Grief is mostly self regulating. One’s subconscious is always processing their grief in the background. One does employ techniques to influence that process and also regain control of their conscious self, thoughts, and actions.
Any activity can be detrimental, however by and large we, as I said, self regulate. The key is moderation. Not dwelling too much, not ignoring too much, not pushing off our feelings too much. Most folks find their balance. There are necessary and healthy backslides along with the slow forward progress of more and more living as one grieves into acceptance.
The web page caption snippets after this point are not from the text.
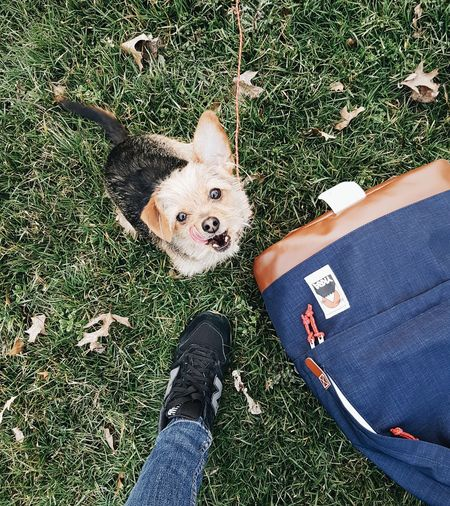 New Balance New Balance 996 Dog Doglife Cute Dorkie Doglover Small Dog EyeEm Selects Backpack YKRA Nature Low Section High Angle View Childhood Footwear Shoe Jeans Denim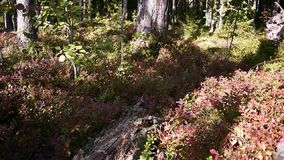 Cranberries grow in a Sunny forest.  stock video footage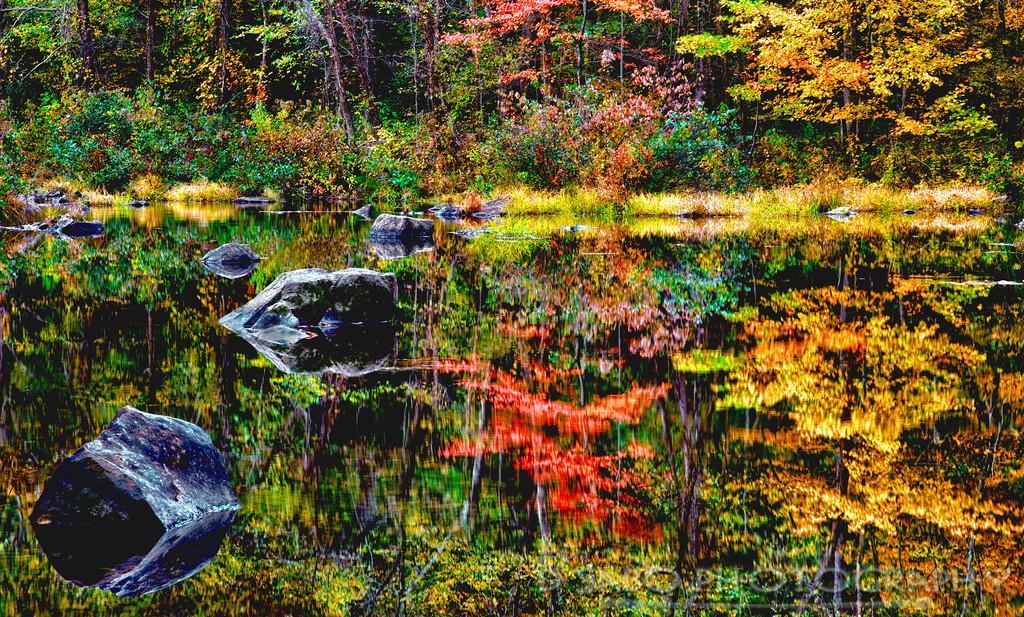 Meadow Pond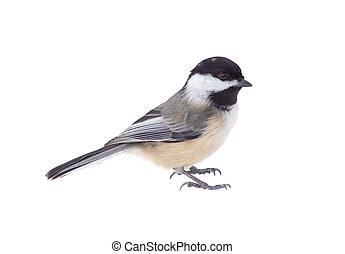black-capped, atricapilla, chickadee, poecile, aislado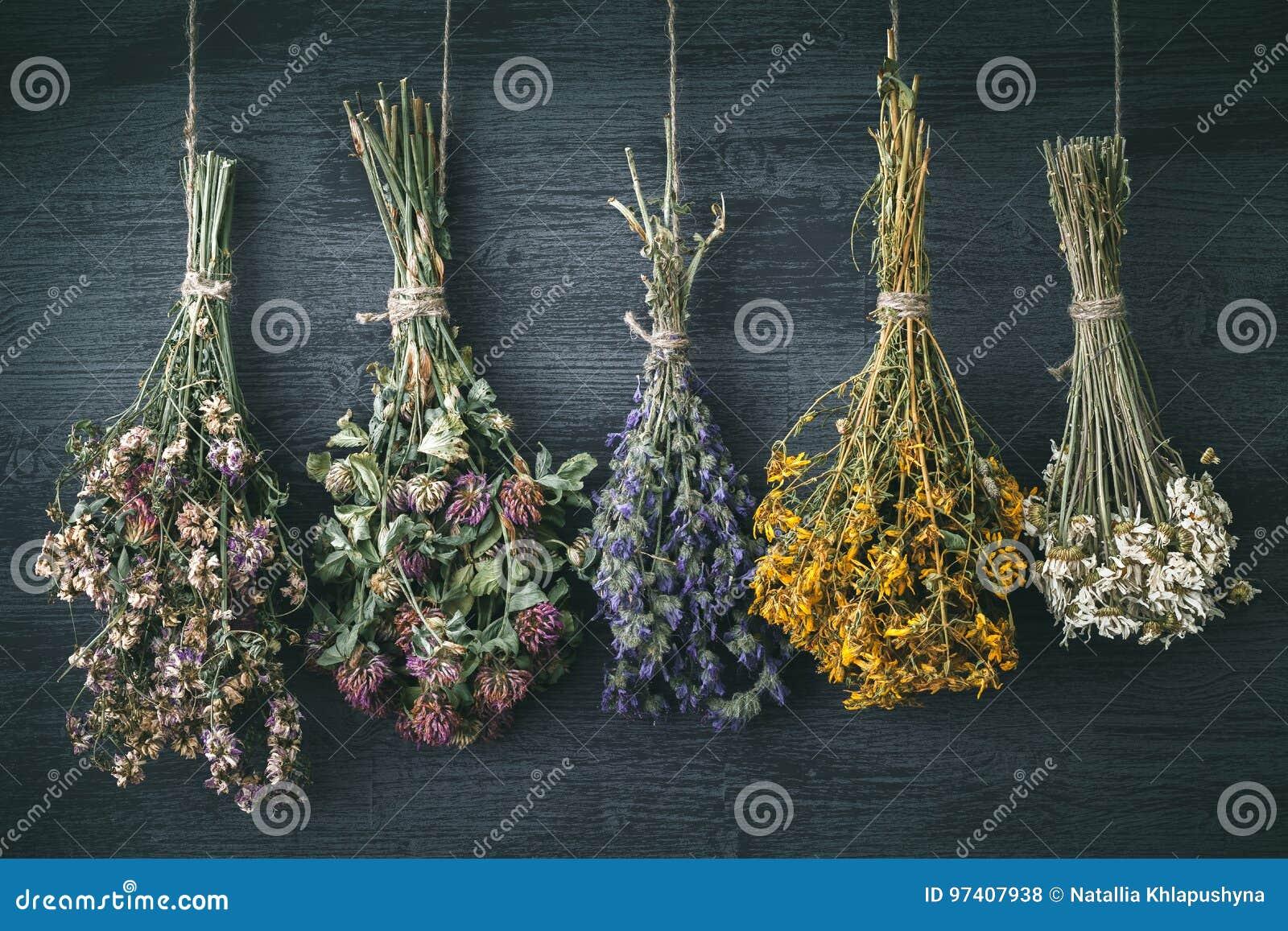 Hangende bossen van geneeskrachtige kruiden en bloemen Kruiden perforatum Medicine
Problems arise when one overdoes an action and slows or stunts their recovery. One could push themselves back into denial. The path is like you wisely said - balancing your time. Self reflection, feeling your emotions, getting out of bed, going to work, and such. Finding your balance and allowing each to speak and be heard, yet not “long term” take over your life.
For sure, there will be spans of almost singular focus. For example, depression. That particular stage can feel rather overwhelming. Anger is another focused stage, however we can more influence and sweat it out. Depression is an expression of anger turned inward, and very much more. The sweat it out technique does work with depression as well.
Interestingly, depression, well more accurately the grief process in this case, is us realigning and rebalancing our id, superego, and ego. Id, our primal and instinctive self, totally subconscious. Superego, our mortal conscience, and the do what is right part of ourselves. Ego, us, as we continually work to balance the desires of our Id and Superego.
And yes, some of those listed activities can disrupt one’s efforts much easier than other ones. All affect one’s brain chemistry, a chemistry thrown out of whack with our relationship strife. One’s recovery is regaining that healthy chemistry and balance. I agree that unprescribed mind altering drugs and/or alcohol should be avoid. Prescribed antidepressants can provide help if one needs it. Exercise, time with family, time alone, etc. Not everything work for everyone. Each person finds their path and their needs and balance. We all are missing something, some piece, searching in this process of grief.
One’s answers do come when one is calm.
D
Feelings are fleeting. Be better, not bitter. Love the person, forgive the sin.